Não precisei mais para confessar os meus esforços e Cardona, sorrindo, embora com a sua sonora voz ligeiramente alterada, disse:

—É bom que saiba você que, quando fui à casa do Marquês de Cazalla, já tinha certas suspeitas quanto às alucinações de Leonor, das quais, mais tarde, logrei plena convicção. Embora eu não pareça ciumento, e dir-se-ia mesmo que me perco por confiar, sempre vigiei Leonor, porque a amo muito, e em momento algum ela poderia ter cometido, sem que eu me inteirasse, os crimes dos quais se acusava.
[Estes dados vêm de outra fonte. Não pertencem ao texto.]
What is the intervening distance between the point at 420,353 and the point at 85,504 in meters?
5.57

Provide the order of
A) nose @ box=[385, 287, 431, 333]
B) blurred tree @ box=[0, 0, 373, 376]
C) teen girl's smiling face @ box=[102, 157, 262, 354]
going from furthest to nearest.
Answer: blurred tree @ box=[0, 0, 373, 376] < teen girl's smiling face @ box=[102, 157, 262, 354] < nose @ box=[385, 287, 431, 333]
Compreendi que era tudo uma fantasmagoria, um sonho, e me resignei à hipótese de uma falta imaginária... Quem sabe se esse fantasma de paixão e arrependimento serve de escudo contra a realidade! O que te garanto é que Leonor, vivendo eu, nunca mais sairá da região dos fantasmas... E não falemos mais nisso na vida!

Aproveitei o aviso e, a partir daí, evitei ficar a sós com a Leonor, e até mesmo fixar o meu olhar em seus olhos escuros, nublados pela quimera.